▸ **Task prompt**
Please put everything from the line containing "How far from the eye" down to the end of the entries into a Markdown table with the columns Row and Line, numbering each row and leaving out blank lines.

=-=-=-=-=

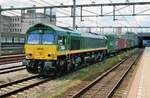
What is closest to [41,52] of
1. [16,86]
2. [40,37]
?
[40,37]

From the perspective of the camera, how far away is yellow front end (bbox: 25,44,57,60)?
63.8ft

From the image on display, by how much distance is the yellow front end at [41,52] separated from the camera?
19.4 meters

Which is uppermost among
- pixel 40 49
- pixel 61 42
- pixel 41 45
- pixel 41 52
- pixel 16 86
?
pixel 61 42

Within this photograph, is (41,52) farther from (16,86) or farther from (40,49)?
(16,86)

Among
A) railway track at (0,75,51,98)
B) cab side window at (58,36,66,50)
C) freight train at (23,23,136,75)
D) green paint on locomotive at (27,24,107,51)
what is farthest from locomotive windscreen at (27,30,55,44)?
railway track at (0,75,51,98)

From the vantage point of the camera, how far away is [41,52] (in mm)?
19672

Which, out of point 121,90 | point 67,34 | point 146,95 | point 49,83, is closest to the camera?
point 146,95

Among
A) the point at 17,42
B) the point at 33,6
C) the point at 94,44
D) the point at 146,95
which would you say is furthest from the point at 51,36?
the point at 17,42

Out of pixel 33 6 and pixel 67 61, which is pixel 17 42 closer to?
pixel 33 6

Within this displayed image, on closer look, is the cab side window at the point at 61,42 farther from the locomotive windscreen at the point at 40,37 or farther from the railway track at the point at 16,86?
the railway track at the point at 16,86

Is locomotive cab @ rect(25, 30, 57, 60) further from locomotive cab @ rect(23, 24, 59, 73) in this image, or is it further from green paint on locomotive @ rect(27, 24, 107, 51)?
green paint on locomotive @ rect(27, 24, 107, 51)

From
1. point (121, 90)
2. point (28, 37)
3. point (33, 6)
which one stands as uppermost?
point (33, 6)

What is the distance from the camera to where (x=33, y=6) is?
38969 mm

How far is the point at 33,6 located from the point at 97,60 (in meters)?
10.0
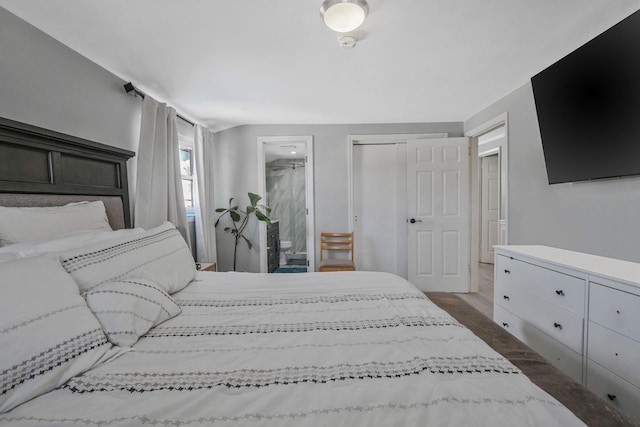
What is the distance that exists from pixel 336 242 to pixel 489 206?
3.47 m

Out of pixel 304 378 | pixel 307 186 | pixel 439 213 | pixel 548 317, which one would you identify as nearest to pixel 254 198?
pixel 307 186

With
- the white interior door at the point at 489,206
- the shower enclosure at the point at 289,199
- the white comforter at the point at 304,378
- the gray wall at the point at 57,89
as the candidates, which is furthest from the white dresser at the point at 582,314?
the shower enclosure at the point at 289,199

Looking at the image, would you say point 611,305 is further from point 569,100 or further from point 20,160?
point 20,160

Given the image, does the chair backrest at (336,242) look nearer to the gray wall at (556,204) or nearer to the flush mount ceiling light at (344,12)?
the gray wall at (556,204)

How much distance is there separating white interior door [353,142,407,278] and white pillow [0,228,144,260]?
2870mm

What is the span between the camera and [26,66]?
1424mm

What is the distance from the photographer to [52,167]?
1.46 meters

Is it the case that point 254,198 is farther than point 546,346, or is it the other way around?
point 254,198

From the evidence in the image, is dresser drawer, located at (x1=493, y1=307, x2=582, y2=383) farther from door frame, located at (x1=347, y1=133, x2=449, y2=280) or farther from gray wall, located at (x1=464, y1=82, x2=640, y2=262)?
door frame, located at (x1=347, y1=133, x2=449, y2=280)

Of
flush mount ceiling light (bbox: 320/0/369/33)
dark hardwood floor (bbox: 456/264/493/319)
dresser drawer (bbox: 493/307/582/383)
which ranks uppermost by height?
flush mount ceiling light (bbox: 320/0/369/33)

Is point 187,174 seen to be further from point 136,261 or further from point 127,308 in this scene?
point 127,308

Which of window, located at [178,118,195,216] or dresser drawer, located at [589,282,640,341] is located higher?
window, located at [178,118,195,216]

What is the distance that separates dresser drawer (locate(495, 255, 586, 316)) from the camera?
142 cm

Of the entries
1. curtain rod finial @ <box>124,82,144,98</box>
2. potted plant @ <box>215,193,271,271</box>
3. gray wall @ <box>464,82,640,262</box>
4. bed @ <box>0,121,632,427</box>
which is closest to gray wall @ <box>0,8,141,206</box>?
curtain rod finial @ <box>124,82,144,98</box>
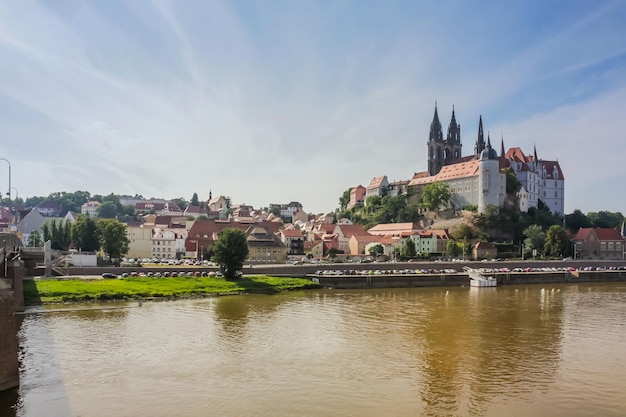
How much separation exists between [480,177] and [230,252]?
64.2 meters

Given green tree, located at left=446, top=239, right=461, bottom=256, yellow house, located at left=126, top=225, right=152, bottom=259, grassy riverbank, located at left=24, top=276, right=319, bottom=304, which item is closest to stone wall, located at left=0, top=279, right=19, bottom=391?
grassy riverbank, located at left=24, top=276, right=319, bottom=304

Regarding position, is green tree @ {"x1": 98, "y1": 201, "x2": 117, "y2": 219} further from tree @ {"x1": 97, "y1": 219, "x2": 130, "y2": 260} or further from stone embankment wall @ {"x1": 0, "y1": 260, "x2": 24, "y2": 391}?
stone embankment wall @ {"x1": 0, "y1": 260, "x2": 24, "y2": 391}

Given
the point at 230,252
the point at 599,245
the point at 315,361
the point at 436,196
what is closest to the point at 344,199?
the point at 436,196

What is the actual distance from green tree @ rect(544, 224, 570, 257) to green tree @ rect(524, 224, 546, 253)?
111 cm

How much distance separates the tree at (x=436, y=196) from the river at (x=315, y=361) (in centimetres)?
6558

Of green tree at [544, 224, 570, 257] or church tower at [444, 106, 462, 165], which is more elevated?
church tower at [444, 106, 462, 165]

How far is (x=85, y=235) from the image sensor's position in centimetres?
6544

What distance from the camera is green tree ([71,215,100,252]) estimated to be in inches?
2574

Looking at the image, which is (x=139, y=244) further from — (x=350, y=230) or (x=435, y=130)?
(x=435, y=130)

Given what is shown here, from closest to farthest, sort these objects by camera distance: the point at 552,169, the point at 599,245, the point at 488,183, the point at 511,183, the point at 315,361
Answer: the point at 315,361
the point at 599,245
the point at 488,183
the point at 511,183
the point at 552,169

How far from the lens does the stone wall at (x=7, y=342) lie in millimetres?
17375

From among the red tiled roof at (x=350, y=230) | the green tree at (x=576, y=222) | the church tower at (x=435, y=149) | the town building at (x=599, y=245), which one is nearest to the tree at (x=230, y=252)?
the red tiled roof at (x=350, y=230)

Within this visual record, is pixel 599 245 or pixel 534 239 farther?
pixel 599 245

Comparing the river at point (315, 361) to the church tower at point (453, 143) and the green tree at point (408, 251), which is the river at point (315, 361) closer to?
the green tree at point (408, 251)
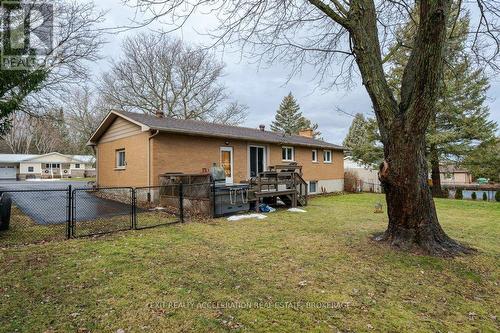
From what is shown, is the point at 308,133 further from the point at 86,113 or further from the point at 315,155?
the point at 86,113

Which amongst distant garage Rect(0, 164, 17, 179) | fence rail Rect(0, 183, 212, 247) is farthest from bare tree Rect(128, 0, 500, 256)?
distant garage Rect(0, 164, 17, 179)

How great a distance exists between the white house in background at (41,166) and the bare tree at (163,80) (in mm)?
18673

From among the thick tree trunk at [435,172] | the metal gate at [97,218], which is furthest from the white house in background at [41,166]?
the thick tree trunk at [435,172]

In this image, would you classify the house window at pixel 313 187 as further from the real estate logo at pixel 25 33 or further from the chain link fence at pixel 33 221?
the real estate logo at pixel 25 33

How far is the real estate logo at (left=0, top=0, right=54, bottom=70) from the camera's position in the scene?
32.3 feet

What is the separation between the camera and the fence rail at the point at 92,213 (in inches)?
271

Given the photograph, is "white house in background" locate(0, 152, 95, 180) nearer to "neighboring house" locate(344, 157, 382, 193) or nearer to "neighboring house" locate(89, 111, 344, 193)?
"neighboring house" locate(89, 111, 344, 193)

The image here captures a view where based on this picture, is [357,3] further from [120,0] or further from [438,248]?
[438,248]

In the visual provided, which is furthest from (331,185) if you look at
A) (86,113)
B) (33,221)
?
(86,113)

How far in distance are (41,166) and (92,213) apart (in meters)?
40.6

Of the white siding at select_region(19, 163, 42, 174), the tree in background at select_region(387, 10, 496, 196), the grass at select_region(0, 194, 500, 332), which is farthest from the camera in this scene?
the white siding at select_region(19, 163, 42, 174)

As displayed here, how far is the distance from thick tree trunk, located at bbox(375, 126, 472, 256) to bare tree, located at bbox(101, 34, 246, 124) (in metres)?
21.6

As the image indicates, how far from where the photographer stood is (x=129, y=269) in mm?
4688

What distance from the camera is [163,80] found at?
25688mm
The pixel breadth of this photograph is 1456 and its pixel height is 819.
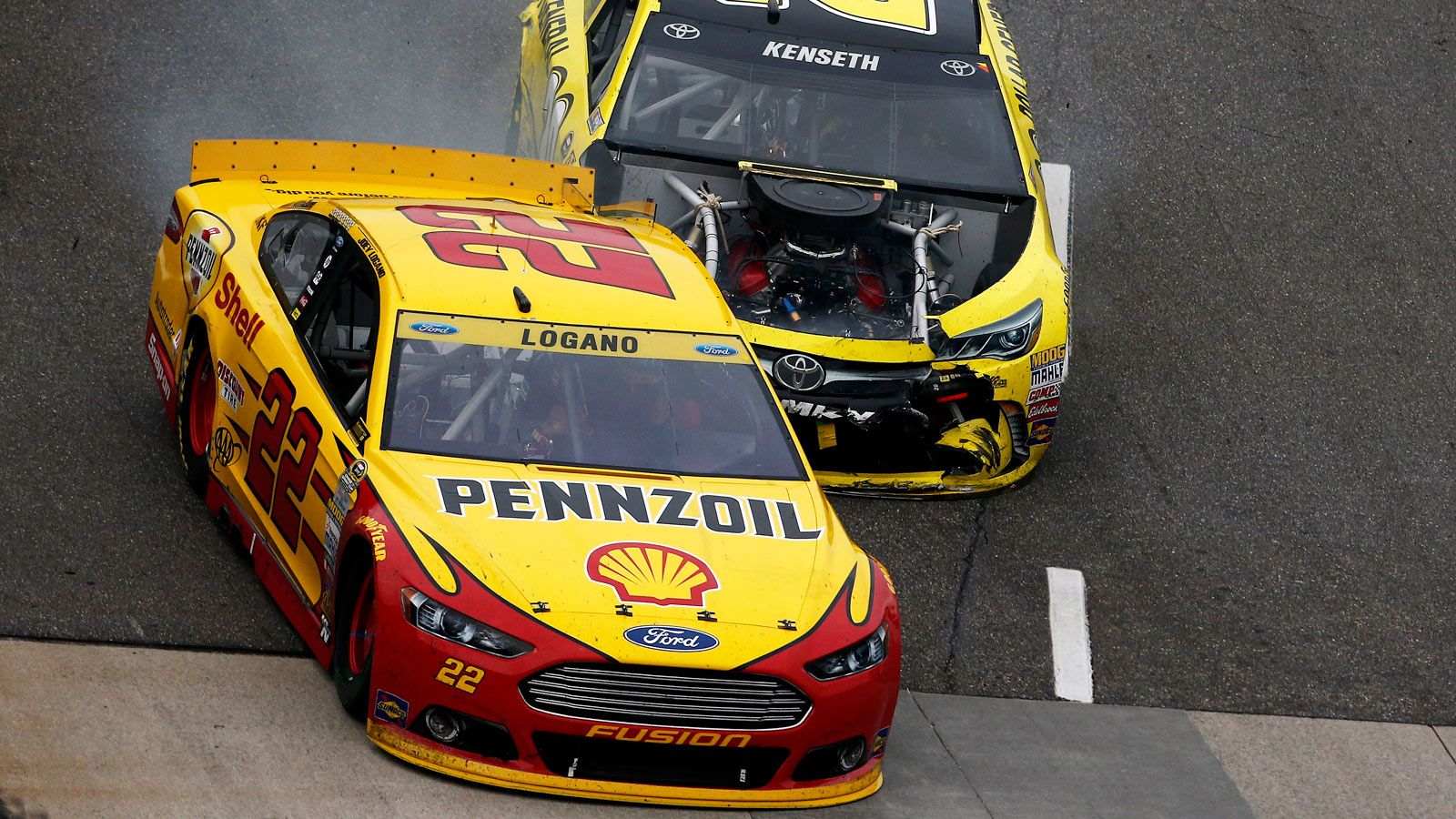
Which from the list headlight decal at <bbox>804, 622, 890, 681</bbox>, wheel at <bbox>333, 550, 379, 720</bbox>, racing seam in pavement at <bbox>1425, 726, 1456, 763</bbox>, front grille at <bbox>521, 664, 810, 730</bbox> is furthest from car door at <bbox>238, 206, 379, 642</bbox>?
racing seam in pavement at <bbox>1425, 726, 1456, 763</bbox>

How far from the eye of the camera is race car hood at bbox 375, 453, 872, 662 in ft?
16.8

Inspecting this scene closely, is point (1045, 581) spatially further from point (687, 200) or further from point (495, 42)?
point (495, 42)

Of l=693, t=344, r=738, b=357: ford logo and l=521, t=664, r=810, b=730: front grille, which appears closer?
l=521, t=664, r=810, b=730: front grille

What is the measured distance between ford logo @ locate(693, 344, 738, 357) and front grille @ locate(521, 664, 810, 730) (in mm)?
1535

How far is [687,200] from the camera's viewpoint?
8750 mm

=-=-=-=-=

▸ **Task output**
| Row | Line |
|---|---|
| 1 | How far from the eye of the camera is race car hood at bbox 375, 453, 872, 662 in ft? |
| 2 | 16.8 |
| 3 | Inspecting this scene closely, is point (1045, 581) spatially further from point (687, 200) or further from point (495, 42)? |
| 4 | point (495, 42) |
| 5 | Of l=693, t=344, r=738, b=357: ford logo and l=521, t=664, r=810, b=730: front grille, which appears closer? |
| 6 | l=521, t=664, r=810, b=730: front grille |
| 7 | What is the measured distance between ford logo @ locate(693, 344, 738, 357) and front grille @ locate(521, 664, 810, 730) (in mm)? |
| 8 | 1535 |
| 9 | How far is [687,200] from the camera's viewpoint? |
| 10 | 8750 mm |